--- BEGIN ---

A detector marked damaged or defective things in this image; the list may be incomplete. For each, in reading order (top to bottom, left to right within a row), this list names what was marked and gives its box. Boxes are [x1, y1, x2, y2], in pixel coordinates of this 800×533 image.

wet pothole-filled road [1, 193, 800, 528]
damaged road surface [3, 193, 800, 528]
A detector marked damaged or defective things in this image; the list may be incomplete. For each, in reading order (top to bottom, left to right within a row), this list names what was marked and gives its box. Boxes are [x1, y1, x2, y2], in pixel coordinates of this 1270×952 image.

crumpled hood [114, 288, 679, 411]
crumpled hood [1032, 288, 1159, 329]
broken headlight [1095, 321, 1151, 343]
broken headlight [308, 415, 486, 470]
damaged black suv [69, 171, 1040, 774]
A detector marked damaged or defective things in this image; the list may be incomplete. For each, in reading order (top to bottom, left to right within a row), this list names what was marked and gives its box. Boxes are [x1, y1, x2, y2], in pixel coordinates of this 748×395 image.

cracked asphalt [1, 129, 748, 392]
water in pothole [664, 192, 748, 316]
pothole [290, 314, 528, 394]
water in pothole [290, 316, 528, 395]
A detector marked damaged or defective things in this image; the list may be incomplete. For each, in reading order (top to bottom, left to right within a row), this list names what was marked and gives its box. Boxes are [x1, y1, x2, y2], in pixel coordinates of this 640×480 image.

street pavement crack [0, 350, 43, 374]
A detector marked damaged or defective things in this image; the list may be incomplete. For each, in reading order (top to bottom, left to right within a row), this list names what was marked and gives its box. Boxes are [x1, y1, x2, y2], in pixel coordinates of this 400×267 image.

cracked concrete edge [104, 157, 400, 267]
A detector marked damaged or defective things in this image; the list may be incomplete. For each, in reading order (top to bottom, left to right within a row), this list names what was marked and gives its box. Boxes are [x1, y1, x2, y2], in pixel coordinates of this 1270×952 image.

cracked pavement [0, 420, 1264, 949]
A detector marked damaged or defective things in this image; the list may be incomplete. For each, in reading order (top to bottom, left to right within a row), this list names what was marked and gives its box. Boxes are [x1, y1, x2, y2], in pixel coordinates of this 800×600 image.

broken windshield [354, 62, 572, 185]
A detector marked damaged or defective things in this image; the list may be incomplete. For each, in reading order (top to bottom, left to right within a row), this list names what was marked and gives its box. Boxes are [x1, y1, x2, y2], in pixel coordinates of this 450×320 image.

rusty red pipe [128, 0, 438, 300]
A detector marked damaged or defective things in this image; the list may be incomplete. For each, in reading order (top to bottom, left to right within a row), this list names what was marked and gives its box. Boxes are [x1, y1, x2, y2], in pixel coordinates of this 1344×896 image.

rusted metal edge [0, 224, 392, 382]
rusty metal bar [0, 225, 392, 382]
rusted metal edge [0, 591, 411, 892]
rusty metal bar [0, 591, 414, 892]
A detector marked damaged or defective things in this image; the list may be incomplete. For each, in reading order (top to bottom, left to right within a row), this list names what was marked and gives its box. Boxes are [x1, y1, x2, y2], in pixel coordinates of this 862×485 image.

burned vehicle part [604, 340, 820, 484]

--- END ---

## STATED TASK
Reproduce all of the material above word for word, keeping every line in its original order.

## REPLY
A detector marked damaged or defective things in this image; the list may be incomplete. For each, in reading order (top to bottom, left to right within a row), this list names what was marked and gives its box. Boxes are [x1, y1, x2, y2], in pixel coordinates of this 800×533 image.

wet pothole-filled road [1, 193, 800, 528]
damaged road surface [3, 193, 800, 528]
A detector marked damaged or defective things in this image; the list may be incomplete. For each, in reading order (top to bottom, left to right within a row), this list names what was marked and gives its box. Boxes are [x1, y1, x2, y2], in pixel coordinates of this 1270×952 image.

crumpled hood [114, 288, 679, 411]
crumpled hood [1032, 288, 1159, 329]
broken headlight [1095, 321, 1151, 343]
broken headlight [308, 415, 486, 470]
damaged black suv [69, 171, 1040, 774]
A detector marked damaged or defective things in this image; the list may be incomplete. For each, in reading order (top to bottom, left to right within a row), this list names what was marked and gives its box. Boxes are [x1, y1, x2, y2], in pixel coordinates of this 748×395 image.

cracked asphalt [1, 129, 748, 392]
water in pothole [664, 192, 748, 316]
pothole [290, 314, 528, 394]
water in pothole [290, 316, 528, 395]
A detector marked damaged or defective things in this image; the list may be incomplete. For each, in reading order (top to bottom, left to right within a row), this list names what was marked and gives its box. Boxes are [x1, y1, x2, y2], in pixel coordinates of this 640×480 image.

street pavement crack [0, 350, 43, 374]
A detector marked damaged or defective things in this image; the list may be incomplete. For each, in reading order (top to bottom, left to right within a row), this list names what was marked and gives its box. Boxes are [x1, y1, x2, y2], in pixel coordinates of this 400×267 image.

cracked concrete edge [104, 157, 400, 267]
A detector marked damaged or defective things in this image; the list may be incomplete. For each, in reading order (top to bottom, left to right within a row), this list names what was marked and gives its box. Boxes are [x1, y1, x2, y2], in pixel coordinates of this 1270×952 image.

cracked pavement [0, 420, 1264, 949]
A detector marked damaged or defective things in this image; the list may be incomplete. For each, in reading order (top to bottom, left to right within a row), this list names what was marked and gives its box. Boxes are [x1, y1, x2, y2], in pixel coordinates of this 800×600 image.

broken windshield [354, 62, 572, 185]
A detector marked damaged or defective things in this image; the list may be incomplete. For each, in reading order (top to bottom, left to right within a row), this list names what was marked and gives its box. Boxes are [x1, y1, x2, y2], in pixel coordinates of this 450×320 image.

rusty red pipe [128, 0, 438, 300]
A detector marked damaged or defective things in this image; the list may be incomplete. For each, in reading order (top to bottom, left to right within a row), this list names what was marked and gives its box. Boxes are [x1, y1, x2, y2], in pixel coordinates of this 1344×896 image.

rusted metal edge [0, 224, 392, 382]
rusty metal bar [0, 225, 392, 382]
rusted metal edge [0, 591, 411, 892]
rusty metal bar [0, 591, 414, 892]
A detector marked damaged or defective things in this image; the list may be incomplete. For each, in reading order (top to bottom, left to right within a row), this list names what was marked and gives its box. Boxes are [x1, y1, x2, y2], in pixel coordinates of this 862×485 image.

burned vehicle part [604, 340, 820, 484]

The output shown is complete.